Thursday, October 5, 2017

Philadelphia Freedom

...sorry about that. But your intrepid Barrymore-researcher is in Philadelphia these few days in the first week of October (my birthday week!) and I'm having a heck of a time. Here are some pics of special and historic moments on the trip thus far:

Yes, I did see some pretty historic sights--Independence Hall...


Christ Church in "Old City", a really beautiful little church with quite a few historic bones about. I'm a little surprised about PA's apparent cavalier treatment of many cemeteries, but that's another post for another day.

This is an amazing market we had breakfast at the first morning. Note the address too, because the coming pictures generally follow a story:

This is the closest intersection to where "The Tomb of the Capulets", the childhood home of Lionel, Ethel, and John Barrrymore, once stood.

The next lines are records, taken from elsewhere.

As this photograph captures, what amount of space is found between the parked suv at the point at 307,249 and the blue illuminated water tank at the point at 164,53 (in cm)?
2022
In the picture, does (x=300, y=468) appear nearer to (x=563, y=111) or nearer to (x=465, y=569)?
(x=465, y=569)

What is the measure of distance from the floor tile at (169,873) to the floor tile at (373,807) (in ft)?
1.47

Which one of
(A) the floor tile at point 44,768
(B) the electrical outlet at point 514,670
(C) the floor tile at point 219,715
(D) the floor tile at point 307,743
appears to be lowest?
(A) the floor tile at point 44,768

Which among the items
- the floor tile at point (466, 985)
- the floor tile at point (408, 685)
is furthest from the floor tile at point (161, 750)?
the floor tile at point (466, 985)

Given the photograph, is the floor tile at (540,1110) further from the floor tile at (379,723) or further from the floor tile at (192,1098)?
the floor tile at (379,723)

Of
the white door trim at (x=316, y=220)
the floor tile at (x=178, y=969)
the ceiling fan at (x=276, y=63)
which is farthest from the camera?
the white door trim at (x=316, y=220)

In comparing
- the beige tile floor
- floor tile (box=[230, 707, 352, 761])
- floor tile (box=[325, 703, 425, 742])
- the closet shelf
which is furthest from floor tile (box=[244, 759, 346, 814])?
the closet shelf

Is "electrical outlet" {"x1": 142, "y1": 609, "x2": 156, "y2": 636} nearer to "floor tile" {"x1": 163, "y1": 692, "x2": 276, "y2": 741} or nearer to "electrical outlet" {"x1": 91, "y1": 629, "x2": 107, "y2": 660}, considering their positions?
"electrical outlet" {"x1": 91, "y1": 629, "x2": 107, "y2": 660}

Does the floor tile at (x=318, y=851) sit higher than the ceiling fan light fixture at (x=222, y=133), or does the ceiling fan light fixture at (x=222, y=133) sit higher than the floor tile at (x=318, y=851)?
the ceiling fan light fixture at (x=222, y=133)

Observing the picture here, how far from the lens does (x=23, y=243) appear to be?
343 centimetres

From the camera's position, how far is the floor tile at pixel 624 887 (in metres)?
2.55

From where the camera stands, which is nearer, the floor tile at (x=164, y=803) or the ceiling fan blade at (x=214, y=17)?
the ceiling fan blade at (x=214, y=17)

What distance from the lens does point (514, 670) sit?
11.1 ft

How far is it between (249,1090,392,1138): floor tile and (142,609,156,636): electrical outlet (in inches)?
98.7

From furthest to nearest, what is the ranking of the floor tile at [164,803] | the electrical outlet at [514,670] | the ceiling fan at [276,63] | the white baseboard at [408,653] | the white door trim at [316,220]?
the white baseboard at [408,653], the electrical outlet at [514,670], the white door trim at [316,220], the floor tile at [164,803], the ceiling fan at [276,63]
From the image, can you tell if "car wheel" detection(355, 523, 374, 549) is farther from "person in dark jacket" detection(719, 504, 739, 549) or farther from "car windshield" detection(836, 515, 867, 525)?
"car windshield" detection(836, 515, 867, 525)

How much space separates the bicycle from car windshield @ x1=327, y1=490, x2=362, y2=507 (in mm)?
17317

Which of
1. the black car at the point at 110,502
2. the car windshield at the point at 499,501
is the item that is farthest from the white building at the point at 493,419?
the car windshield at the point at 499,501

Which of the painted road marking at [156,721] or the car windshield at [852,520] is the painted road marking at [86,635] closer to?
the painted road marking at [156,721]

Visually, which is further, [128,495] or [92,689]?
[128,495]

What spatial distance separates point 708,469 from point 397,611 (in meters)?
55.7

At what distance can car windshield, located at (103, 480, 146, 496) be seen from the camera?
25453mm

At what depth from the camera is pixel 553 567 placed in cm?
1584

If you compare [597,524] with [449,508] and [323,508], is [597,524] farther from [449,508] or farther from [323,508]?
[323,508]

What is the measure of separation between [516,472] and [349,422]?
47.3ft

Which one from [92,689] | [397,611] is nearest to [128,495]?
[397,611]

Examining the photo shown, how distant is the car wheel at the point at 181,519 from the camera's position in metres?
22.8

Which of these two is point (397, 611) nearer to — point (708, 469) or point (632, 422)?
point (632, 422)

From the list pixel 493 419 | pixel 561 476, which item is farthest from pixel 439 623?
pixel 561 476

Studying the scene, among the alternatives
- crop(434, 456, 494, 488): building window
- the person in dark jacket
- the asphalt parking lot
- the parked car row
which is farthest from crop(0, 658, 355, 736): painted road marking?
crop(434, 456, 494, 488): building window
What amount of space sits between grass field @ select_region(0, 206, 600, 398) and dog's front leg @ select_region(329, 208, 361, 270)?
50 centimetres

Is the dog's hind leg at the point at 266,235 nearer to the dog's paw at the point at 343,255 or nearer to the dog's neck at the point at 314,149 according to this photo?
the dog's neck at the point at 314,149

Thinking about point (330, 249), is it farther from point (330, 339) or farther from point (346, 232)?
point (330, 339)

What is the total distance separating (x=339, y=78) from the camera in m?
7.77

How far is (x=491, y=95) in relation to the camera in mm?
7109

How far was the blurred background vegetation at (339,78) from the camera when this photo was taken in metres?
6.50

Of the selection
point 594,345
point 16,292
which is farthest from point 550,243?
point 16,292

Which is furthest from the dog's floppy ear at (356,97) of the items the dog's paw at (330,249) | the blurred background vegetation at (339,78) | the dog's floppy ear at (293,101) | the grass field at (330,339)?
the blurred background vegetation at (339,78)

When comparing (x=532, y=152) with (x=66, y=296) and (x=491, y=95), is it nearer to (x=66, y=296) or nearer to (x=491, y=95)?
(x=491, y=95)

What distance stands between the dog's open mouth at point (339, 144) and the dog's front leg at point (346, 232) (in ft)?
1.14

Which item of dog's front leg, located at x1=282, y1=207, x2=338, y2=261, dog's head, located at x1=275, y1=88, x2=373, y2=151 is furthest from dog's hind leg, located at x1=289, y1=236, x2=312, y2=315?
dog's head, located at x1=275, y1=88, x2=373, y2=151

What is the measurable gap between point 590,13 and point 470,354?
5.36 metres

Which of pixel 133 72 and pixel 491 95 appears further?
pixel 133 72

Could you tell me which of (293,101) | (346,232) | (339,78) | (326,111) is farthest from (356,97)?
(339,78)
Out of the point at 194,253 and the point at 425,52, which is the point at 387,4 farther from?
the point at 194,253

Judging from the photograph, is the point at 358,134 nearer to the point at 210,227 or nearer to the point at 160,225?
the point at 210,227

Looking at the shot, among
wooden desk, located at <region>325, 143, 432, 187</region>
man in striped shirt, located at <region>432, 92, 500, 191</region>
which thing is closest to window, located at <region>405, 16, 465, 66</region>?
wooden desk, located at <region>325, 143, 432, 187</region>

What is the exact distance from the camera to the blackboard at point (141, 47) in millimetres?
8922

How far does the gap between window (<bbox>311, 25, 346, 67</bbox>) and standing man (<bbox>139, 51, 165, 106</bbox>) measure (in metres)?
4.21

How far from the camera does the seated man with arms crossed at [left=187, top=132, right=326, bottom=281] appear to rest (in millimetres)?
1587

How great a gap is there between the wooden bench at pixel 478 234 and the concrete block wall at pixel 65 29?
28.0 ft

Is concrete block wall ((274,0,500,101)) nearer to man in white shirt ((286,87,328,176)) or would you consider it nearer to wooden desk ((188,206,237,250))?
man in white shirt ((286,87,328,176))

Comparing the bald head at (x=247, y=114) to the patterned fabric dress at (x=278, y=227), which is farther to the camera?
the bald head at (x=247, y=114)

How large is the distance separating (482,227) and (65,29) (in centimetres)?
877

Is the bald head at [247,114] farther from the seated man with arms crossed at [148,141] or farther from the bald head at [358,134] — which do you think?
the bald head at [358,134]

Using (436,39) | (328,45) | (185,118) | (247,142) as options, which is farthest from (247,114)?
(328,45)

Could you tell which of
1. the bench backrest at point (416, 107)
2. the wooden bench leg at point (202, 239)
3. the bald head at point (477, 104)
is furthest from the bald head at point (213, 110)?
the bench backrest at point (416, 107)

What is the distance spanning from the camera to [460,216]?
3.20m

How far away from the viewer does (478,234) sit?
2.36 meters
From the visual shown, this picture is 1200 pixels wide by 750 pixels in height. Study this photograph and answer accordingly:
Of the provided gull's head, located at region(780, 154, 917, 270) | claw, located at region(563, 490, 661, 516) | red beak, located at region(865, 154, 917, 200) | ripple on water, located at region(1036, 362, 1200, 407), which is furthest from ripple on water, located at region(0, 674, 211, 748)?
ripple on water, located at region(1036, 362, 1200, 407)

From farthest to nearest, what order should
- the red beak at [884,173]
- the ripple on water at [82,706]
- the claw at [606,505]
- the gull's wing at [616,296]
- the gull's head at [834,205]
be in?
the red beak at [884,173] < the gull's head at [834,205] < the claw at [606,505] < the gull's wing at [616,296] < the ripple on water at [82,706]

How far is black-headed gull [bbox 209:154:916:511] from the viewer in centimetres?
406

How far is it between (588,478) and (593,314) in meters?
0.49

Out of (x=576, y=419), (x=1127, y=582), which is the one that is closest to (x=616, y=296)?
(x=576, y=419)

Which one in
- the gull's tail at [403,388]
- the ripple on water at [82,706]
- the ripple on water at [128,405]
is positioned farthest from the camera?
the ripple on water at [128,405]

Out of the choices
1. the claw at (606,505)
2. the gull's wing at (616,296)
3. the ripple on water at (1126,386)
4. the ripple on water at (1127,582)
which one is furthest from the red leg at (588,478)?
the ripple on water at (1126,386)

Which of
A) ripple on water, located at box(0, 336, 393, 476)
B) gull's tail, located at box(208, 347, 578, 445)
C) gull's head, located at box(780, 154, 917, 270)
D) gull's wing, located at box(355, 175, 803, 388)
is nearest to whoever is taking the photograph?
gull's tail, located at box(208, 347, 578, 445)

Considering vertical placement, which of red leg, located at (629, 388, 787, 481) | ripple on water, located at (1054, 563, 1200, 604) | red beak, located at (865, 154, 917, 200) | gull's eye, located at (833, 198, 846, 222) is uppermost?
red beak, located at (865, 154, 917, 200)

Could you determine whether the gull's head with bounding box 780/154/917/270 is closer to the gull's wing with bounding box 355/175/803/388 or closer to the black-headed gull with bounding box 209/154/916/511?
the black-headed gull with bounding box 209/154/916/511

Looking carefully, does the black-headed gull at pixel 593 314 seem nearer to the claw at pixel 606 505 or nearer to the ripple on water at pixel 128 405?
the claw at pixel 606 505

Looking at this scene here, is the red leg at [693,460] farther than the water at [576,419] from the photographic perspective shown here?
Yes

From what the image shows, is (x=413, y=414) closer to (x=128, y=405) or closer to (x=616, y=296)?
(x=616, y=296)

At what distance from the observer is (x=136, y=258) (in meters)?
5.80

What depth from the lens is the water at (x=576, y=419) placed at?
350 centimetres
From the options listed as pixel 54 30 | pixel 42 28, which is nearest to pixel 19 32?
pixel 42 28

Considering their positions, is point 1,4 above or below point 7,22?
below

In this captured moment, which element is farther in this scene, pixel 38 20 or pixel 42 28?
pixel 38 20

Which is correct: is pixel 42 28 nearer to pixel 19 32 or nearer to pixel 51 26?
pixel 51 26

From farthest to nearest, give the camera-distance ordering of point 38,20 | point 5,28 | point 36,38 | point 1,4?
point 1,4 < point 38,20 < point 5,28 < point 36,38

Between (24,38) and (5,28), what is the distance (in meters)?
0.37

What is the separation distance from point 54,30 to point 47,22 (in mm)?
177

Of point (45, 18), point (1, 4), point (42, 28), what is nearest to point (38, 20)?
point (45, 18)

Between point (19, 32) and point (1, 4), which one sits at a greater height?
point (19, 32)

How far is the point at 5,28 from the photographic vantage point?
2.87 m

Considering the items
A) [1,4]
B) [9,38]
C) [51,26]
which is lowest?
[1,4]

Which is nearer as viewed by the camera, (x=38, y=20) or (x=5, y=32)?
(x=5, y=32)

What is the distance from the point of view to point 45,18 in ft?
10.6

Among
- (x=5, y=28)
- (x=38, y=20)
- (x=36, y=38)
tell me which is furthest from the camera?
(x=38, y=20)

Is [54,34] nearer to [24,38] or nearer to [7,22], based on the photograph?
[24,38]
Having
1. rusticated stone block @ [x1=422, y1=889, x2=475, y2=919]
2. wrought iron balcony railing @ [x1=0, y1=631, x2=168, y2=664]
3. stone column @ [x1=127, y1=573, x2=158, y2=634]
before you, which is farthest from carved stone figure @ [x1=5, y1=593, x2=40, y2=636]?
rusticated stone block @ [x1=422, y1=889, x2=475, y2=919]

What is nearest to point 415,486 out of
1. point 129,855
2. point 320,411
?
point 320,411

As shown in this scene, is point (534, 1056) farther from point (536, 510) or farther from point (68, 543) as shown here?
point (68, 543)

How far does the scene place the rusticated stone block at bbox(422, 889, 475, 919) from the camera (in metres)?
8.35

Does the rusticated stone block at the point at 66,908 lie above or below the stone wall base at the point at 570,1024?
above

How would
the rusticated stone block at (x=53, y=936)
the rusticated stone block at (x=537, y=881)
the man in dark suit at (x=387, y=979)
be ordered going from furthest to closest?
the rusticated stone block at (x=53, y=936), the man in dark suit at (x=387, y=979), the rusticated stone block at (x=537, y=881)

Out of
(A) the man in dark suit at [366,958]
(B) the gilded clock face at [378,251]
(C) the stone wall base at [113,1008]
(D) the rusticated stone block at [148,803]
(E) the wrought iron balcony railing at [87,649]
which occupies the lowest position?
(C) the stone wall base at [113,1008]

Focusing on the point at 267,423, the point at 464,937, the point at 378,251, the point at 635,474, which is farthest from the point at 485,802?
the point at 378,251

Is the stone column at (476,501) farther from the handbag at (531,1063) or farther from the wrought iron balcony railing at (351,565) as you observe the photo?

The home was owned by their grandmother, the formidable Louisa Lane Drew, and was not very far from her theater, the Arch Street Theater.

And about 200 feet or so from this corner, underneath the huge edifice of the convention center, lies the dust of the Barrymore/Drew home, the place all three of the children agreed was their most stable environment as youngsters. Lionel and Ethel meditate on it in their biographies, John less so. Lionel perhaps hit a nail on the head when he said that Jack's troubled life may have been sparked or provoked quite a bit by the death of Mrs. Drew when he was still a teen.  The children did not spend much time together after Lionel was about 15 and Ethel 14 or so. All had very fond memories of 140.  North 12th Street, Philadelphia, however.

To hell with repining, as the poets said, though! I wandered until I found one of the very few public acknowledgments in Philadelphia's city center of the Barrymore/Drew family, at 6th and Arch streets, very close to the present site of the Liberty Bell and the National Constitution Center:

It was a beautiful, shiny day in the City of Brotherly Love, too.
So of course, I had to take a pic or five! :) It was really very neat, even though I'd been to Philadelphia before and quite like it (as I do all historic cities), I hadn't bothered to work out Barrymore-tourism like I did this time. I plan on adding a few more images later as I come by them.

At 6th and Arch streets, where Mrs. Drew's Arch Street Theatre once stood.


So thank you, John, Ethel, and particularly for me, Lionel, for all the lovely work you left in the world, and thank you Mrs. Drew for being so damn kickass back when women just didn't run theaters, dammit. Because had your husband run it...well, John Drew was not apparently a very sound business person. Perhaps that (and their dad) is where all the Barrymore kids got their profound inability to manage money.

With luck, I'll find more clues and pics later--the home John was born in is gone and only a vacant lot next to a park marks it, across the river from the Tomb of the Capulets. St. Stephen's Church and whichever Catholic church Georgie took her wee converted children to await!